TIP 1 : For the benefit of guests, explain how Table topics work. (1–2 minutes to speak, guests welcome, can choose to speak on something else and if you’re doing something different, explain what)
TIP 2: Invite members who don’t have a role first and then guests. Only once you’ve exhausted these options, invite members with roles.
TIP 3: Ask the speakers to mention their name so the functionaries can report on it.
TIP 4: Keep the Table topics introduction brief and the concept simple for others to understand, to maximize the number of people given the opportunity to speak.


In Toastmasters, feedback is called evaluation, and it is the heart of the Toastmasters educational program. As evaluator, you: 

  • Provide verbal and written evaluations for speakers using the Effective Evaluation manual.

  • Ask those you’ve been assigned to evaluate what they will present and what they wish to achieve. 

  • Answer evaluation questions in the manual as objectively as possible.

  • When giving any evaluation, offer praise as well as constructive criticism.

Evaluation Techniques

  1. KISS - Keep, Improve, Stop, Start

  2. Sandwich: Commend, Recommend, Commend

  3. 3–2–1: 3 positive, 2 suggestions and 1 more positive

See resources for more techniques.

Resources for evaluations



The Ah-Counter is responsible for noting any overused words, or filler sounds used as a crutch by anyone who speaks during the meeting. 

  • Words may be inappropriate interjections, such as ‘and’, ‘well’, ‘but’, ‘so’ and ‘you know’. Sounds could be ‘ah’, ‘um’.

  • When called upon at the end of the meeting, the ah-counter reports these filler words used by all speakers (including Toastmaster, TT master, evaluators, timers, etc)


As the Language person, you are responsible to come up with the word of the day (WOTD), note down it’s usage and also note good use of language and other interesting use of words during the meeting.

  • WOTD - Introduce a “Word of the Day” that helps meeting participants increase their vocabulary; display the word, part of speech, and a brief definition with a visual aid and prepare a sentence showcasing how the word should be used. 

  • When called upon at the end of the meeting, report on the usage of the WOTD and on good use of language and other interesting use of words or phrases during the meeting.


As Timer you are responsible for monitoring time for each meeting segment and each speaker. To perform as Timer, you must: 

  • Acquire the timing cards (greed, yellow and red) from the Sergeant-at-Arms and know how to operate it. 

  • Explain the timing rules and demonstrate the timing cards when called upon to do so. 

  • Throughout the meeting, listen carefully to each participant and signal the cards accordingly. 

TIP: When speakers reach their max time, keep the red card up.

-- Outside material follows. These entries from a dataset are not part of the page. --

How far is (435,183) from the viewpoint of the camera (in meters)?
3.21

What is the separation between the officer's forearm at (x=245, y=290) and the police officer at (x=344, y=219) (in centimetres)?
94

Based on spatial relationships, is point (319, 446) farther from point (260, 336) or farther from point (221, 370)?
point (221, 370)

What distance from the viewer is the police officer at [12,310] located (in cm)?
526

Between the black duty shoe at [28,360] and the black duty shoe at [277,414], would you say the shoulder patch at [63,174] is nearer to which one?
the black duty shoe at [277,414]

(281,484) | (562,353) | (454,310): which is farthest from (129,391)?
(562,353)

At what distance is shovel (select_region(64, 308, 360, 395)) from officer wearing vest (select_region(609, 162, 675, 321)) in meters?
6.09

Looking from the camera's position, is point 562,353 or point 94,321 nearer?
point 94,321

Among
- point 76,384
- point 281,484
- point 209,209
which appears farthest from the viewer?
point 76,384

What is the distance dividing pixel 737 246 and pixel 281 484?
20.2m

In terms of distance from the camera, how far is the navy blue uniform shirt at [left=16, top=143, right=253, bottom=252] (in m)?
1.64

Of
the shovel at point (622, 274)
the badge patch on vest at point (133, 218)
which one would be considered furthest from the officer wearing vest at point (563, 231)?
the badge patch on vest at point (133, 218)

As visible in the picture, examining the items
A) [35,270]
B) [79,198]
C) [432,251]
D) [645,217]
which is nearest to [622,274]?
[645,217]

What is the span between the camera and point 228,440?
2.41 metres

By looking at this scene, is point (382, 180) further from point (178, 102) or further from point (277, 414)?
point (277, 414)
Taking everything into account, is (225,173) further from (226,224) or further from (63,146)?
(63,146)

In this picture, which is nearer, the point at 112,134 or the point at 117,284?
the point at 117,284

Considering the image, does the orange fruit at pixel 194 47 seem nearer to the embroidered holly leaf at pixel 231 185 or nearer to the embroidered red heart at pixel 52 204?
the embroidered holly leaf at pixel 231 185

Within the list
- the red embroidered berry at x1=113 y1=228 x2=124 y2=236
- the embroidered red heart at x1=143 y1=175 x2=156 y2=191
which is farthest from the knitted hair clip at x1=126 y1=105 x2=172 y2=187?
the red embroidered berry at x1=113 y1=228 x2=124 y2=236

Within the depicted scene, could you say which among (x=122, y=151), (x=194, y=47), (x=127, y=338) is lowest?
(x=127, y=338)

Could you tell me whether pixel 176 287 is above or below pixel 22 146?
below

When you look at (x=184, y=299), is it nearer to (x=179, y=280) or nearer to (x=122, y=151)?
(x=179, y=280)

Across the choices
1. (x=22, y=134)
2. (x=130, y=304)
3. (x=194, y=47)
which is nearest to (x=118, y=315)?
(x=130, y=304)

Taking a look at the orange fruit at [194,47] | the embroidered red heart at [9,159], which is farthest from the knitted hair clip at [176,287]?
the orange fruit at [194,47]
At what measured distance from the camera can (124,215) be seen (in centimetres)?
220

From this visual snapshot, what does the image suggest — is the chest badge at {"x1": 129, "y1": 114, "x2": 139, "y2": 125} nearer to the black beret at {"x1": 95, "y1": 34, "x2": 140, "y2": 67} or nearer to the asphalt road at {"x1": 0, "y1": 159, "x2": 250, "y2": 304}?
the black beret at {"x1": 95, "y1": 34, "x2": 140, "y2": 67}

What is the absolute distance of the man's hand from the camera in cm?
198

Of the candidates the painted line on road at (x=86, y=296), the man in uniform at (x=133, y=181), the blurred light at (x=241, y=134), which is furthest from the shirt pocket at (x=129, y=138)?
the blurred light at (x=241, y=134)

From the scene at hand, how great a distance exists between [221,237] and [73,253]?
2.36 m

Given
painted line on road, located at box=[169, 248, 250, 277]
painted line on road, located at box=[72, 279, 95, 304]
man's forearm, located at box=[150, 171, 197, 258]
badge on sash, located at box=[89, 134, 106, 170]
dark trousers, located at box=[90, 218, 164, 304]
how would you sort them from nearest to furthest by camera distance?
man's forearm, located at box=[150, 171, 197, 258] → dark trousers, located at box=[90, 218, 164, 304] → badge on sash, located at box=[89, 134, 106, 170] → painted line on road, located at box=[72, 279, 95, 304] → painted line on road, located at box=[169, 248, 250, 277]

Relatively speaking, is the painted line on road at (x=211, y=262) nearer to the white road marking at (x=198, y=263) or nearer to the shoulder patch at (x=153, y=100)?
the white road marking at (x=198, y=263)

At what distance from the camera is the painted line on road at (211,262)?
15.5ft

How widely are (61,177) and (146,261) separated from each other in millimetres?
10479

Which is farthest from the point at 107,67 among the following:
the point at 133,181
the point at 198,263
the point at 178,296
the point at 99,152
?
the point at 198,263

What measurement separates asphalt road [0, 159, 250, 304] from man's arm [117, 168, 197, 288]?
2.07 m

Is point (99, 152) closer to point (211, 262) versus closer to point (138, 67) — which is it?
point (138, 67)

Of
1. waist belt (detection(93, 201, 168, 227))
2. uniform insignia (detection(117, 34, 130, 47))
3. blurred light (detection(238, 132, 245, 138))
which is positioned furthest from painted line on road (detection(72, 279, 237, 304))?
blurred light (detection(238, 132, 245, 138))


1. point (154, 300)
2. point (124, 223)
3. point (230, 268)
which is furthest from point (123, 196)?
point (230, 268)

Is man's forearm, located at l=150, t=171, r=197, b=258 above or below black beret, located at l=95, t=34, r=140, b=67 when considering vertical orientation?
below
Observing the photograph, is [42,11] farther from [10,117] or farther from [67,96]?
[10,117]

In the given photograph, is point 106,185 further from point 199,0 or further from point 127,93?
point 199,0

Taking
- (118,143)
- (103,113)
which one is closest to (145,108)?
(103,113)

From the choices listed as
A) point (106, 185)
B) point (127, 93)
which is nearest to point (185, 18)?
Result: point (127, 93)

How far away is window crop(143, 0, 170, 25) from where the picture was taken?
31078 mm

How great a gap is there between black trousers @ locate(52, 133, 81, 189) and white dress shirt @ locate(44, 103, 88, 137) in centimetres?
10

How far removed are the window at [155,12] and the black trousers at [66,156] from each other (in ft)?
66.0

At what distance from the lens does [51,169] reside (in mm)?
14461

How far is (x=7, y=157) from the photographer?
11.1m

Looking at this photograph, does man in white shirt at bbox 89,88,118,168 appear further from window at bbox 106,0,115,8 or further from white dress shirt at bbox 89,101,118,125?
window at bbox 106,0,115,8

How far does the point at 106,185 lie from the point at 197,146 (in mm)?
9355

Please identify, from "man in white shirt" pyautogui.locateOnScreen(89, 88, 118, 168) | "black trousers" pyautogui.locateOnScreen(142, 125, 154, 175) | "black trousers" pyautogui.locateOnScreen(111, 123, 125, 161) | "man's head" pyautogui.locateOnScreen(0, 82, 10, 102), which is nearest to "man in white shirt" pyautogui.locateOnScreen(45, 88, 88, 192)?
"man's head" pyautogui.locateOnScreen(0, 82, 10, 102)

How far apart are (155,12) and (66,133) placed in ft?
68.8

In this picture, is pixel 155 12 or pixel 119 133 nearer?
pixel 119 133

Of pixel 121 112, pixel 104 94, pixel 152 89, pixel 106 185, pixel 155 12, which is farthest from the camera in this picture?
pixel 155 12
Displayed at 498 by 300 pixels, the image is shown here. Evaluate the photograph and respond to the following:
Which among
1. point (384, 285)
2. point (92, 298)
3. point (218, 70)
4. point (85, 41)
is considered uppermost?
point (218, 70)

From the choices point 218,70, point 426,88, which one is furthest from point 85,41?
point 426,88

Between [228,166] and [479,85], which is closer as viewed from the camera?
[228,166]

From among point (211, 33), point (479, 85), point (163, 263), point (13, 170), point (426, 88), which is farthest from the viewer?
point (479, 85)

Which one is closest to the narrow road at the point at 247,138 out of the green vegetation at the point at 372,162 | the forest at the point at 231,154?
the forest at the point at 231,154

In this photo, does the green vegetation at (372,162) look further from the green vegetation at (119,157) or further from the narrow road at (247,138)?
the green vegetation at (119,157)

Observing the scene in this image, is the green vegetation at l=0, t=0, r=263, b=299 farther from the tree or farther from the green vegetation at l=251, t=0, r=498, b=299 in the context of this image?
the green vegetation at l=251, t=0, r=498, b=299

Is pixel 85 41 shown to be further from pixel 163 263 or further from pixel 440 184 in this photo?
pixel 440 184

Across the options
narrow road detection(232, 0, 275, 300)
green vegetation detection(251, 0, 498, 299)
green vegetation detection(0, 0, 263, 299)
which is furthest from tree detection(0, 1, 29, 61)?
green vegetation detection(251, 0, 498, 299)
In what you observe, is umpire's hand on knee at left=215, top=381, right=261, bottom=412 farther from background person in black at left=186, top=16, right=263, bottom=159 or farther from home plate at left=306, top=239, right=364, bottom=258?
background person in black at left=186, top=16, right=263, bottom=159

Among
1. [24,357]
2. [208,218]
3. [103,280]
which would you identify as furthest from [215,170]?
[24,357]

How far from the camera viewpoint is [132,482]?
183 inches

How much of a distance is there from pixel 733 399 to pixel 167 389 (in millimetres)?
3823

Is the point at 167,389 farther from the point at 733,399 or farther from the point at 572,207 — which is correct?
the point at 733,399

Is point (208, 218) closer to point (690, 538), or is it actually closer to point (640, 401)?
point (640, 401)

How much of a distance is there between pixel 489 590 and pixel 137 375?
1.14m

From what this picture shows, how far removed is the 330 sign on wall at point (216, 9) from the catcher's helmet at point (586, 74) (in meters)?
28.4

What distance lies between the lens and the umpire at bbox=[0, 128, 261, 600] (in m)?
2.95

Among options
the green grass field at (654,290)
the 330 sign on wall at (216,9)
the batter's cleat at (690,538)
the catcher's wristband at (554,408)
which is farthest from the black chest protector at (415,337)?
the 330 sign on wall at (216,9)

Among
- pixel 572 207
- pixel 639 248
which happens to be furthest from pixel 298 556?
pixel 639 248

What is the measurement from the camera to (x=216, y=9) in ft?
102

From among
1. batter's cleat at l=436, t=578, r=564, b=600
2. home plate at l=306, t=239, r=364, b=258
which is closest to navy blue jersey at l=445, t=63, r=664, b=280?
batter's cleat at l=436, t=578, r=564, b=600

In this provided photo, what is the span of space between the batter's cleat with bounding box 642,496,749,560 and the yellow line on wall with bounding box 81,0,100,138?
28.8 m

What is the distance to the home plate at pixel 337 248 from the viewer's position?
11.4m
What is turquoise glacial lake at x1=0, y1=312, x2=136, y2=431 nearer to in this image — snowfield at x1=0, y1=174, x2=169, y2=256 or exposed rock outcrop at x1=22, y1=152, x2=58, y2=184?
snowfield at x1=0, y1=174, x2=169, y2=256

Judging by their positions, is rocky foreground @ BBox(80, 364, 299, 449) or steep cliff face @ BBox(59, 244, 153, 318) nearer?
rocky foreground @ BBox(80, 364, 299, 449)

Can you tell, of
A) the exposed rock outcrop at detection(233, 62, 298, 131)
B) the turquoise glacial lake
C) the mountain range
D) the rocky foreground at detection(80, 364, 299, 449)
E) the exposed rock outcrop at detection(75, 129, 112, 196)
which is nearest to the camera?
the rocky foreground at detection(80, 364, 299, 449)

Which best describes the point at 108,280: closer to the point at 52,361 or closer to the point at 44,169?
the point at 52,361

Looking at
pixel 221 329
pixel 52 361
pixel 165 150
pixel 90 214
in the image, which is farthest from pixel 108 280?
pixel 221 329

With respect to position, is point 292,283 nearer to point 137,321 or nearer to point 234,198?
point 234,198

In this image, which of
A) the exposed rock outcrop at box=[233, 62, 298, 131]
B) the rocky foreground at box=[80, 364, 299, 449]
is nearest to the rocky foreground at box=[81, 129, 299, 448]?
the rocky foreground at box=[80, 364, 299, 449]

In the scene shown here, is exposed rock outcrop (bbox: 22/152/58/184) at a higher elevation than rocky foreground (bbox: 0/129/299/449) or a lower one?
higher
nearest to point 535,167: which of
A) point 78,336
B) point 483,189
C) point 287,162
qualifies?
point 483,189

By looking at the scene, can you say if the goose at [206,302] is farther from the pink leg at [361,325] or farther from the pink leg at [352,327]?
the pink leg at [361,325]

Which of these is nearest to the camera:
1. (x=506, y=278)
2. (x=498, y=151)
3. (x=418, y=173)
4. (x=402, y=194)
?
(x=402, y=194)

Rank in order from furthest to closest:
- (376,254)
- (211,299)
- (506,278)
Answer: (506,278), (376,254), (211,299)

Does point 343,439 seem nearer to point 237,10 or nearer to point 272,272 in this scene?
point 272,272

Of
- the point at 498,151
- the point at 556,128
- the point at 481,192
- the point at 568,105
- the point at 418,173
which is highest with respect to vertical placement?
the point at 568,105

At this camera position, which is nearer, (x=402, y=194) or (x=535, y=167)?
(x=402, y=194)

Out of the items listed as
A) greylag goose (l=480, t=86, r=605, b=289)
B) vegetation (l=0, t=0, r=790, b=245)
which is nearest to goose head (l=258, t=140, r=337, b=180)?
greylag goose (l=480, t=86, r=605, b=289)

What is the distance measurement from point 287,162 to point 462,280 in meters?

After the 30 seconds grace, extend the arm and hold up the red card till the end of their speech.
  • When called to report, announce the speaker’s name and the time taken. 

TIP: As a timer, you, along with the toastmaster are responsible to ensure the meeting starts and ends on time, so it’s important that the various fillers, breaks & introductions also get timed and indicated when these reach or are exceeding their time limits.
The timer must continue to time even after the timer report (usually GE and toastmaster closeout) till the end of the meeting.

General Evaluator (at Eastside Toastmasters)

The General Evaluator evaluates everything that takes place during the club meeting. As General Evaluator, you:

  • Confirm the club meeting program and/or checklist with the Toastmaster

  • During the meeting, take notes and report on all club proceedings to evaluate things such as timeliness, enthusiasm, preparation, organization, performance of duties, etc.

  • An effective GE must constructively evaluate the meeting, report on what went well thru the meeting and give feedback on what can be improved upon.